The U.S. military has begun to share with the International Committee of the Red Cross the identities of militants held in secret camps in Iraq and Afghanistan, The New York Times reported on on Saturday.

Citing three unidentified military officials, the Times said the policy would give the Red Cross access to dozens of suspected terrorists and foreign fighters captured in Iraq and Afghanistan detained in Special Operations camps overseas.

The new policy took effect this month with no public announcement.

The Obama administration has been reviewing U.S. interrogation and detention practices. The Pentagon had previously maintained that providing information about these Special Operations detainees could jeopardize counterterrorism missions.

The Red Cross has been allowed access to most U.S. military prisons and battlefield detention sites in Iraq and Afghanistan excluding these Special Operations locations.

A Department of Defense spokesman, Bryan Whitman, on Saturday declined to comment on the Special Operations camps.

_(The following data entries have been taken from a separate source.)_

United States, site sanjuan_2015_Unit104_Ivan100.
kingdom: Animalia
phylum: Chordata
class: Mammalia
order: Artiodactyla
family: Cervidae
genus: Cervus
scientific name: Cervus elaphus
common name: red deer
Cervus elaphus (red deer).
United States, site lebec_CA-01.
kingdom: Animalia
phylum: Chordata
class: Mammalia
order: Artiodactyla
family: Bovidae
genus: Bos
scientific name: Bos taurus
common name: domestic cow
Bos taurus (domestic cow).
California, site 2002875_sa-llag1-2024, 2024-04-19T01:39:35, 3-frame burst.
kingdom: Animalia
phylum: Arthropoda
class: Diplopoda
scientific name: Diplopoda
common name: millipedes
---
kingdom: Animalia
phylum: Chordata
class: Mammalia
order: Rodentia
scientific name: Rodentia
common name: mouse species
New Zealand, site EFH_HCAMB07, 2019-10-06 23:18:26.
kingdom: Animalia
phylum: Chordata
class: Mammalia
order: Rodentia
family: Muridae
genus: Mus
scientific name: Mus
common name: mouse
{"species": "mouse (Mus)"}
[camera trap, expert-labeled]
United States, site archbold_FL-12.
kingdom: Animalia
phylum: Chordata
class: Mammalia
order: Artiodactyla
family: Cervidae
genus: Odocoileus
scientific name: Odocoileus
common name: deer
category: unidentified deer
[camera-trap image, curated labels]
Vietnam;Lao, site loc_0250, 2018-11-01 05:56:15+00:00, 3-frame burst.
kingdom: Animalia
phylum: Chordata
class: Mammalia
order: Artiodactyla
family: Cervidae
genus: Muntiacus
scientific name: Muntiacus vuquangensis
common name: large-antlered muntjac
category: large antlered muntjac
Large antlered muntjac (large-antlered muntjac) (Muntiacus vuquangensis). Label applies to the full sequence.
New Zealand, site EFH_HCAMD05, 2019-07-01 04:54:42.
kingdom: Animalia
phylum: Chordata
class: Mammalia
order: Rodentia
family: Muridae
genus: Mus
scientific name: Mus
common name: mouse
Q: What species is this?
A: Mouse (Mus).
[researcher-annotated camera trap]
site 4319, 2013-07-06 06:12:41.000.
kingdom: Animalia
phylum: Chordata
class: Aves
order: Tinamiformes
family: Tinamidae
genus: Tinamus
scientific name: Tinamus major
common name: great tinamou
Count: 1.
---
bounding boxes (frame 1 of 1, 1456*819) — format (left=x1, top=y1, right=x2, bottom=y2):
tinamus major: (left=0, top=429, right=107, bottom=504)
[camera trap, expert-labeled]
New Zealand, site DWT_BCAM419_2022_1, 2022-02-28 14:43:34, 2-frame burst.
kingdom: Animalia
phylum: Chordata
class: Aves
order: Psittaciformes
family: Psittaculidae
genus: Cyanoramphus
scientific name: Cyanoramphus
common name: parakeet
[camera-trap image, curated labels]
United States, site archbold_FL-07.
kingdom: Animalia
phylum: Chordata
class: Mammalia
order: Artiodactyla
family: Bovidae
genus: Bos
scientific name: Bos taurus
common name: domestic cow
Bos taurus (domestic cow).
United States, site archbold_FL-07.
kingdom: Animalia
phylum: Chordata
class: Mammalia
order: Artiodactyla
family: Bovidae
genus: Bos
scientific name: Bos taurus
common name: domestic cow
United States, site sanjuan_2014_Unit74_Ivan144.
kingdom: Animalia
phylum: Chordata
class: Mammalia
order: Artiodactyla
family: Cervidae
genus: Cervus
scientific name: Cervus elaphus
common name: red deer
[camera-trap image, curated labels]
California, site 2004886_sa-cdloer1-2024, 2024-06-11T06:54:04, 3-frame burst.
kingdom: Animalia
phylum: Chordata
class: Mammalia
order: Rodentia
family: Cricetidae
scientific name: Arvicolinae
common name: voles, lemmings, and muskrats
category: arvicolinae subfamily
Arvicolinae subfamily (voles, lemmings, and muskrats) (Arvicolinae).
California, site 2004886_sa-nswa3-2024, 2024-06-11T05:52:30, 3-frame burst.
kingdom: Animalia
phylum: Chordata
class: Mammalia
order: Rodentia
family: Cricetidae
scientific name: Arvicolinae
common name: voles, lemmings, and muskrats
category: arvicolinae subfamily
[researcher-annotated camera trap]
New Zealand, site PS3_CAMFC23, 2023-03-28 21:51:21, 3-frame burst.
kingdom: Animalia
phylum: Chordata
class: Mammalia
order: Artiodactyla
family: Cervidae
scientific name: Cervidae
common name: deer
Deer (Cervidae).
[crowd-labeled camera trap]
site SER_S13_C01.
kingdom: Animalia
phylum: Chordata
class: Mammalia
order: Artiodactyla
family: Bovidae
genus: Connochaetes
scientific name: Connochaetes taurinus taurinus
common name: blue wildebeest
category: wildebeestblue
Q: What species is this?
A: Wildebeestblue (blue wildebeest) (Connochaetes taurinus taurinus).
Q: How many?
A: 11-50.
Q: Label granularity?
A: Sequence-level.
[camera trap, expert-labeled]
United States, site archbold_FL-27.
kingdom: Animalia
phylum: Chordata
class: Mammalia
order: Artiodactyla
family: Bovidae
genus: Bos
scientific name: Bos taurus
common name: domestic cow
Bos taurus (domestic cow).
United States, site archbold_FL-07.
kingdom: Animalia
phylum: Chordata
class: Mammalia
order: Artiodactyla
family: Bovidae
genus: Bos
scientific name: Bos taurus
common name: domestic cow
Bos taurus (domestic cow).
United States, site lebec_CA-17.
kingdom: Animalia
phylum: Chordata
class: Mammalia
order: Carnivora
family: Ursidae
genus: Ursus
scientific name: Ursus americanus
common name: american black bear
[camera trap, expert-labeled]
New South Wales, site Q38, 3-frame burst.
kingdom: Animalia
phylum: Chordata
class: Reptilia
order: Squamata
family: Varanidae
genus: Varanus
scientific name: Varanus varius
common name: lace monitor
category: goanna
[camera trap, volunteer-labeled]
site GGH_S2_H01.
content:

There are no hidden or unaccounted for detainees held by the department, Whitman told Reuters. We make every effort to register detainees with the ICRC as soon as practicable after capture ... and that normally occurs within a two-week time.

A Red Cross spokesman declined to comment, citing its standing policy of not disclosing confidential discussions about detention issues.

In another development, the Central Intelligence Agency on Monday will release a sharply critical 2004 report by the CIA's inspector general on the agency's interrogation program.

The report provides new details about abuses that took place in the agency's secret prisons. CIA officers conducted mock executions and threatened at least one prisoner with a gun and a power drill, in violation of a federal statute against threatening detainees with imminent death, the Times reported.

The U.S. military maintains Special Operations camps, called temporary screening sites, in Balad, Iraq, and Bagram, Afghanistan. As many as 30 to 40 foreign prisoners have been held at the Iraq site at a time, the Times said citing military officials.